My ice queen friends have lectured me on appropriate behaviour, when to call and when to ignore. I have been told to pretend not to care even when, deep down I was experiencing volcanic eruptions. Is it healthy to internalize anger? Wait for it to build up, until.... Ur married, and he’s stuck?!
The rules are not that complicated... Appear good, conservative, overbearing, spiritual if not religious, aloof, aloof, aloof! Rarely drink, except in extreme moderation, don’t laugh but smile appreciatively, sit cross-legged with your back straight and always leave early. While you’re at it, never form any real connections with people, they might think you’re human. And be sure to make men feel insecure with your patronizing gaze. Unless you’ve reduced them to insecure, fumbling teenagers, you’re royally off track.

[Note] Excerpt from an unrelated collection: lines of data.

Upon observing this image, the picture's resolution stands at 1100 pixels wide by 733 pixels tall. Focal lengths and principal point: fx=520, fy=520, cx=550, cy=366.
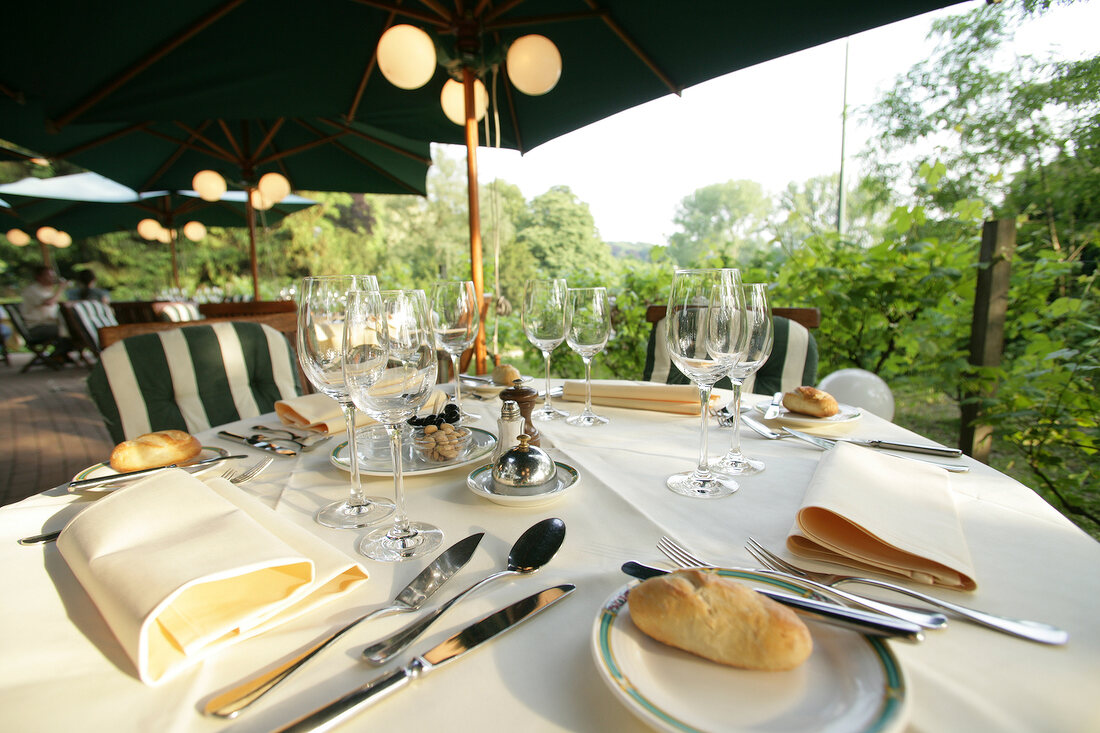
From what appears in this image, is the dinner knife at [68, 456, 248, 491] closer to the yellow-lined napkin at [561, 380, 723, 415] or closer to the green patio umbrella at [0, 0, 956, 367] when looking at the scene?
the yellow-lined napkin at [561, 380, 723, 415]

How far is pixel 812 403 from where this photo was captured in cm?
128

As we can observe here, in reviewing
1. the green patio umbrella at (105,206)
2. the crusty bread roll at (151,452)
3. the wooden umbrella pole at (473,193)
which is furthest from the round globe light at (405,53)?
the green patio umbrella at (105,206)

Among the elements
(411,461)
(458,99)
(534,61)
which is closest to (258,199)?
(458,99)

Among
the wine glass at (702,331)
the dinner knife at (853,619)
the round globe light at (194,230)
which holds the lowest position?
the dinner knife at (853,619)

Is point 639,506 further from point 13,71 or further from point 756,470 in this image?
point 13,71

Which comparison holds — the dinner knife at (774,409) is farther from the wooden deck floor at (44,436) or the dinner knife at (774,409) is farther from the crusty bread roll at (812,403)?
the wooden deck floor at (44,436)

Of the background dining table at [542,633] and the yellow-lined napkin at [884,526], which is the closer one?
the background dining table at [542,633]

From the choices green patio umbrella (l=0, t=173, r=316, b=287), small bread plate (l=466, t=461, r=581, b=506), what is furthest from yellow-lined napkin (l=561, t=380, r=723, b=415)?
green patio umbrella (l=0, t=173, r=316, b=287)

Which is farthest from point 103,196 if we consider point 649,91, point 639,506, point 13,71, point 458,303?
point 639,506

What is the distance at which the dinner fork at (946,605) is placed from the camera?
1.68 feet

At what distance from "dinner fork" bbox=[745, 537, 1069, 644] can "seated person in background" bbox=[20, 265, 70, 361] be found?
38.3 ft

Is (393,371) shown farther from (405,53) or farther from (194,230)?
(194,230)

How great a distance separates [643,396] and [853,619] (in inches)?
41.0

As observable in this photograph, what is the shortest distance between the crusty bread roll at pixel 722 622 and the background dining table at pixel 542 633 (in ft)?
0.18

These women can be unbelievably irritating, and yet we’re supposed to imitate, replicate, reproduce their image, their facade. My friend refers to them as shishipoopoos, I’m not sure where she picked up that term, but if she made it up, I prefer shishiyayas. I don’t like saying pooh, it makes me feel like an English toddler. We don’t deny their intelligence, their will or control, or the existence of their imperfect parallel lives and hidden personalities. We just don’t like being compared or categorised with them, and we certainly don’t want to be them. Although, maybe we should strive to be them, it’s clearly a formula that works. I don’t think I’m ‘smoothe’ enough, and I’ll quote my friend here, ‘Every time I try to play games, I come off looking like an idiot.’ I can’t imagine withholding my personality until some future date when it’s finally allowed to surface with all its stored up venom, and if I were a guy, I’d be more afraid of the girl who keeps it all in. Don’t get me wrong, crazy is crazy, and if you think a girl is crazy, run for your life, you don't want to go there! But here’s how you can tell the difference, nobody’s perfect, and if you think they are, and they have no faults, then you just haven’t made it past the first wall of resistance. I can promise, that behind the porcelain smile, is a very head strong and intelligent woman playing a high stakes game.